## DIRECTIVE 1
Can you repeat the stretch of the Belford University thread from "I am the Human" through "you call them?", switching "candidate" to "applicant"?
## DIRECTIVE 2
Could you pick up the Belford University thread after its last sentence and keep it going?

## EXTRACT
####
I am the Human Resources Manager for an International NGO called The African Comprehensive HIV/AIDS Patnerships (ACHAP) based in Botswana ( Africa). we recently interviewed a candidate who holds a degree in Psychology from Belford University. The candidate performed very well during the interviews and was being considered for employment untill we conducted a background check on him specifically on his qualification. his grades were also very good. when we searched the school on line we were shocked to see that it was unaccredited and there was no information provided to contact the university.

My question is is this a legitimate university or a degree mill like you call them?

do people actually take classed or just purchase whatever degree they can afford?

I will really appreciate your response.

best regards

Mmama

VickyPhillips posted this 07 May 2013 - Last edited 06 August 2015

Hi MMana,

We have om file several other posts related to Belford University and whether it is a real university or a degree mill scam, so I have merged your question into that string so you can read the ongoing discussion.
####
## MATERIAL PROVIDED
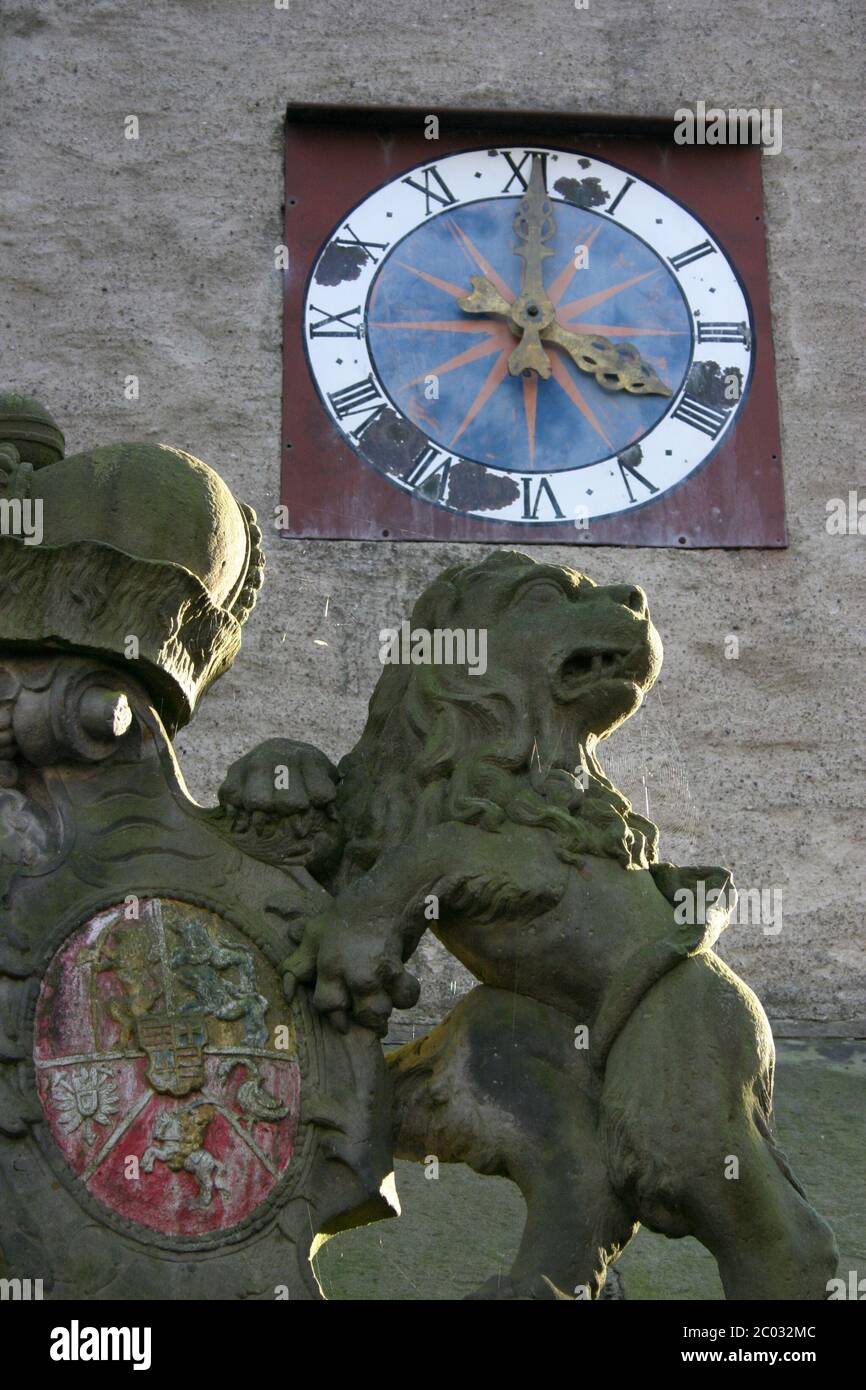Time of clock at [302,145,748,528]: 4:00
####
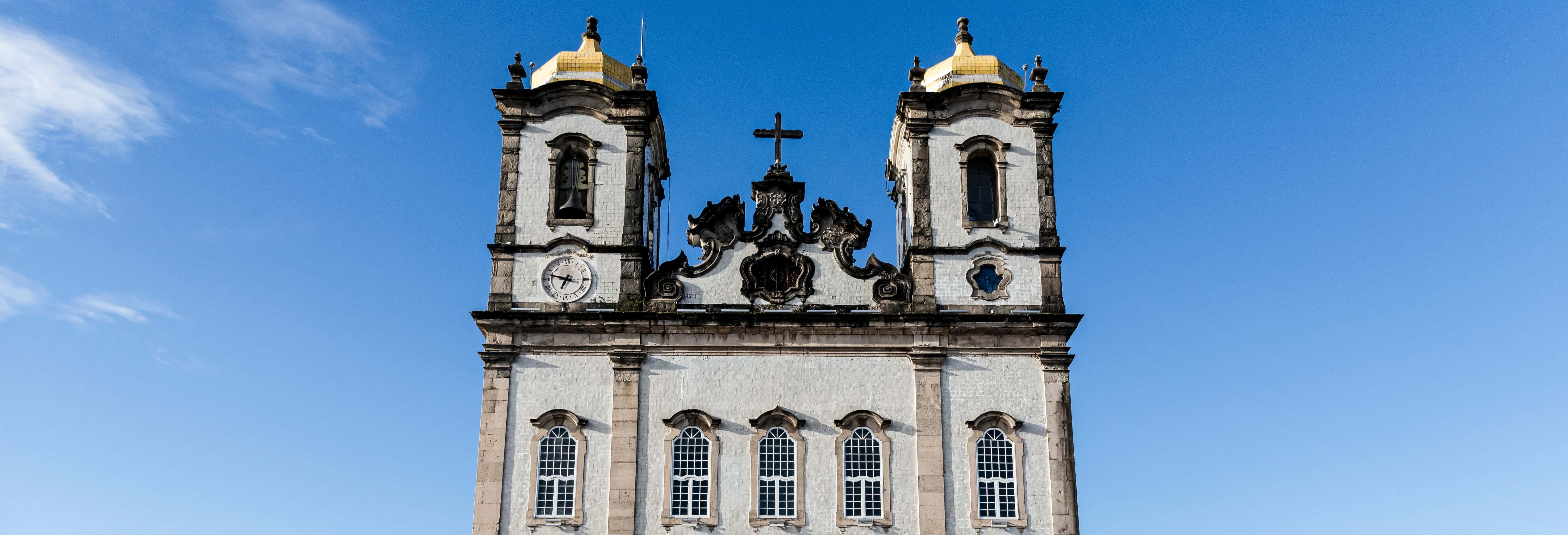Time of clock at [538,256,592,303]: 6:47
####
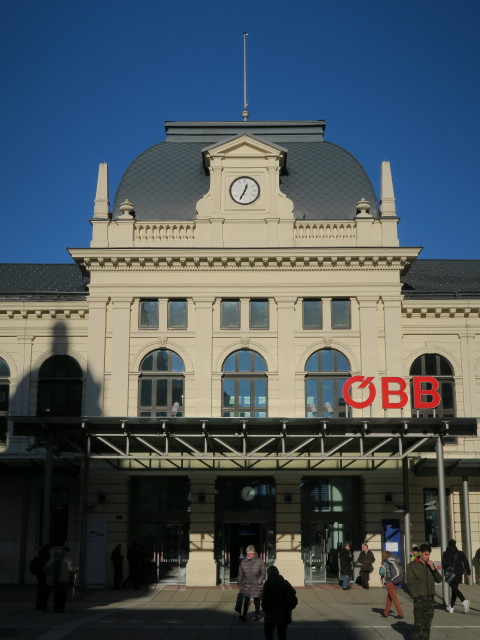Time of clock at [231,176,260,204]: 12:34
####
## EXERCISE RESPONSE 1
I am the Human Resources Manager for an International NGO called The African Comprehensive HIV/AIDS Patnerships (ACHAP) based in Botswana ( Africa). we recently interviewed a applicant who holds a degree in Psychology from Belford University. The applicant performed very well during the interviews and was being considered for employment untill we conducted a background check on him specifically on his qualification. his grades were also very good. when we searched the school on line we were shocked to see that it was unaccredited and there was no information provided to contact the university.

My question is is this a legitimate university or a degree mill like you call them?

## EXERCISE RESPONSE 2
If you cannot see that string, it is here: http://www.geteducated.com/forums/19-degree-mill/719-belford-university

In answer to your question Belford University has been declared a scam by the US Courts in the state of Michigan and ordered to pay settlements to past students in the USA and cease operation.

RE: For those affected by the Belford diploma mill and degree mill lawsuit there is a good summary of the judgement and findings in the Michigan court system fining Belford over $22 million dollars for selling "fake" high school diplomas, college degrees, and GED services from Belford.

Below are some summary quotes from the press coverage:

[i]"The business of “life experience degrees” took a blow when Pakistani businessman Salem Kureshi and his companies Belford High School and Belford University lost a $22.7 million federal class-action lawsuit earlier this year, but experts say the judgment will have only a small effect on what is a billion-dollar, international Internet scheme.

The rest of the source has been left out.